Tutte le aziende italiane, a prescindere dalle loro dimensioni, stanno cercando di digitalizzarsi. Si tratta di una scelta strategica che aumenta l’efficienza, riduce gli errori e comporta minori costi amministrativi e gestionali.
Le soluzioni che si possono utilizzare a questo scopo sono numerose, alcune addirittura obbligatorie per legge, si pensi per esempio alla fatturazione elettronica, ormai prevista per la maggioranza delle imprese dalle norme fiscali.
Uno strumento non obbligatorio, ma indubbiamente utile è invece la carta prepagata aziendale, un prodotto che molte banche propongono alle aziende loro clienti per cercare di ridurre il più possibile il ricorso ai contanti, ancora diffuso per gestire le spese di piccolo importo, per esempio quelle relative al rifornimento di carburante, ai parcheggi, ai pedaggi in autostrada, ai pernottamenti, ai pranzi di lavoro ecc.
Dato che si tratta di una soluzione digitale che sta diventando sempre più diffusa, cerchiamo di capire esattamente cos’è e come funziona.
Carta prepagata aziendale: una pratica soluzione digitale
La carta prepagata aziendale è una carta di pagamento assegnata dalle aziende ad alcuni dipendenti e collaboratori, in particolare a quelli che, per lo svolgimento delle loro mansioni, devono fare piccoli acquisti o pagare spese relative a viaggi o trasferte.
Questo tipo di carta non è una carta di credito, bensì un prodotto digitale basato sul principio del prepagamento. Infatti, per poter essere utilizzata per prelievi o acquisti, deve essere caricata con un certo importo di denaro che è a discrezione del titolare dell’azienda.
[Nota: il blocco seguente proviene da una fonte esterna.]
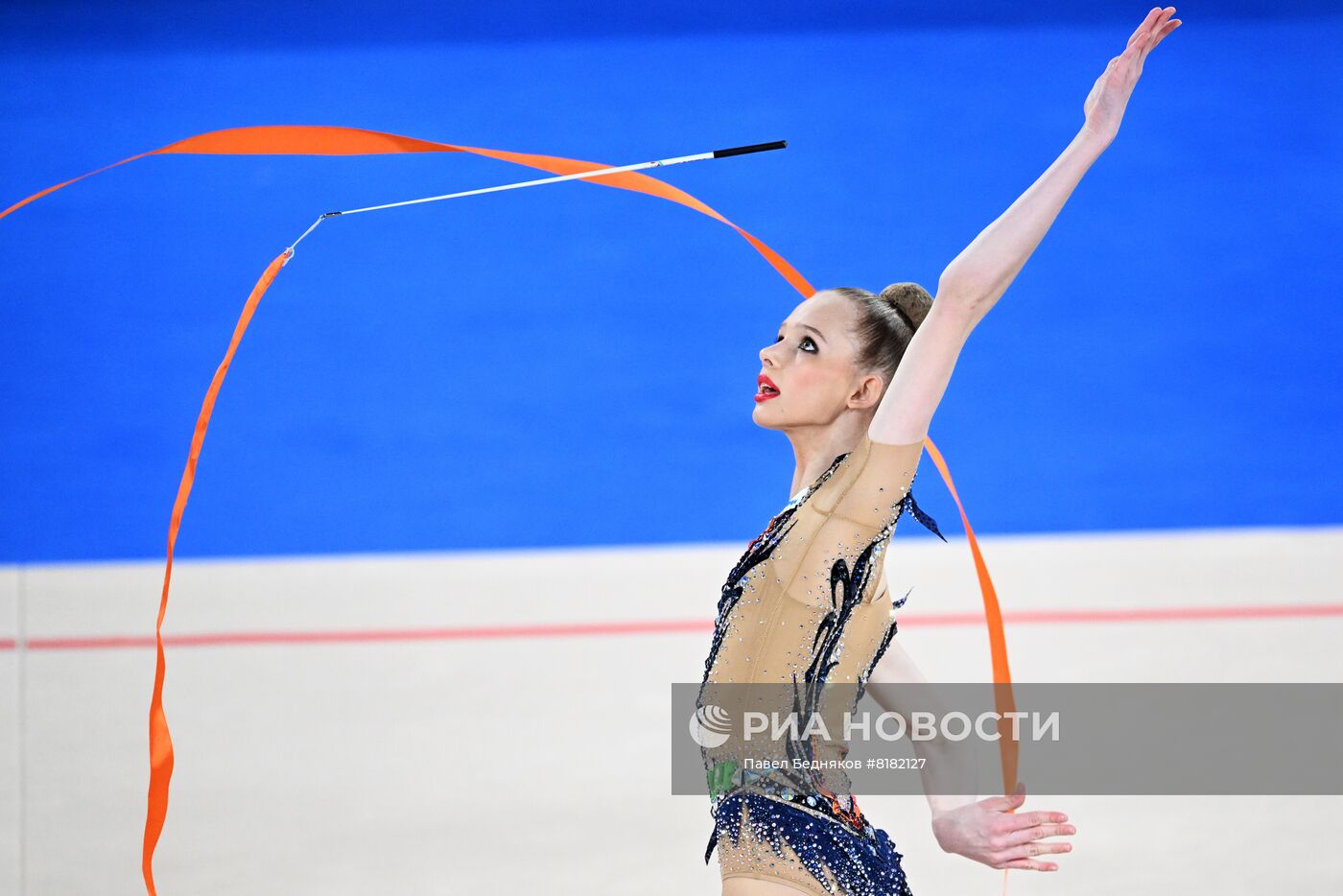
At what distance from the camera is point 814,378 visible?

Non ha quindi una linea di fido come nel caso delle carte di credito e non è nemmeno collegata a un conto corrente aziendale.
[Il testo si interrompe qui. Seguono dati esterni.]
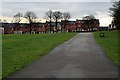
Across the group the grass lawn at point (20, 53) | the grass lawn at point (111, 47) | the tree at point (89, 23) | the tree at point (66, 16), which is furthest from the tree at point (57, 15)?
the grass lawn at point (20, 53)

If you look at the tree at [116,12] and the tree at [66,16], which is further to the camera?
the tree at [66,16]

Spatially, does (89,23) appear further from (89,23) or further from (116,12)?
(116,12)

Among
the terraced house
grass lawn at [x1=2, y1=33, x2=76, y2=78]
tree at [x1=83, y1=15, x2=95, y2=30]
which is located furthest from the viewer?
the terraced house

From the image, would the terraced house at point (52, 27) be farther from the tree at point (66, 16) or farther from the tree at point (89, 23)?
the tree at point (66, 16)

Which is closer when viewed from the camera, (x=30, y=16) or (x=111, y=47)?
(x=111, y=47)

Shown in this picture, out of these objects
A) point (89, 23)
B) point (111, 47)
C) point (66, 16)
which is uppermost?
point (66, 16)

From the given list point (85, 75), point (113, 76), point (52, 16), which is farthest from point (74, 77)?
point (52, 16)

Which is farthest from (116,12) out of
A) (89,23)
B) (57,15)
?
(89,23)

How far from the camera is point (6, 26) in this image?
555 feet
Una volta che la carta è stata caricata, il dipendente potrà utilizzarla per gestire spese attinenti all’attività aziendale, entro i limiti delle disponibilità presenti. Non è infatti possibile utilizzare una prepagata per pagare un importo superiore al saldo disponibile.
Uno strumento per gestire le uscite in modo dettagliato
Una delle caratteristiche che hanno spinto molte aziende ad adottare questa soluzione è che si eliminano le problematiche relative ai contanti.
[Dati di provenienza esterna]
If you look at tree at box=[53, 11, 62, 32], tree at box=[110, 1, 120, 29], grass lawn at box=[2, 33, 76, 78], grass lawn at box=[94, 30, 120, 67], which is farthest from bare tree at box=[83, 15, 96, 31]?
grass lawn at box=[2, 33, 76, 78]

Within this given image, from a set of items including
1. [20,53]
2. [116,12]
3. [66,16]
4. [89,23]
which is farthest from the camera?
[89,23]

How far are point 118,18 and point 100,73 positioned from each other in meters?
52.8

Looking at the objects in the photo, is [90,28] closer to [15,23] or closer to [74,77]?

A seconda della mansione del dipendente o del collaboratore, il titolare dell’azienda mette a disposizione un determinato budget periodico (per esempio mensile) che viene caricato sulla carta prepagata.
Questa procedura permette innanzitutto di tracciare le varie spese in modo molto preciso, perché ogni transazione viene documentata e può essere verificata dal titolare in qualsiasi momento. Il tracciamento delle spese facilita anche il lavoro dell’ufficio contabilità.
Il precaricamento di un determinato importo evita il superamento di certi limiti di spesa e anche il rischio di spese non autorizzate.
Prepagata aziendale: una soluzione apprezzata anche da dipendenti e collaboratori
La prepagata aziendale è una soluzione apprezzata anche dai dipendenti e dai collaboratori perché evita di anticipare soldi personali e la necessità di compilare moduli di rimborso o conservare giustificativi cartacei.
Inoltre è uno strumento piuttosto flessibile che può essere utilizzato in tutti gli esercizi commerciali, sia fisici che online: negozi, parcheggi, bar, ristoranti, hotel, distributori di carburante, autostrade ecc.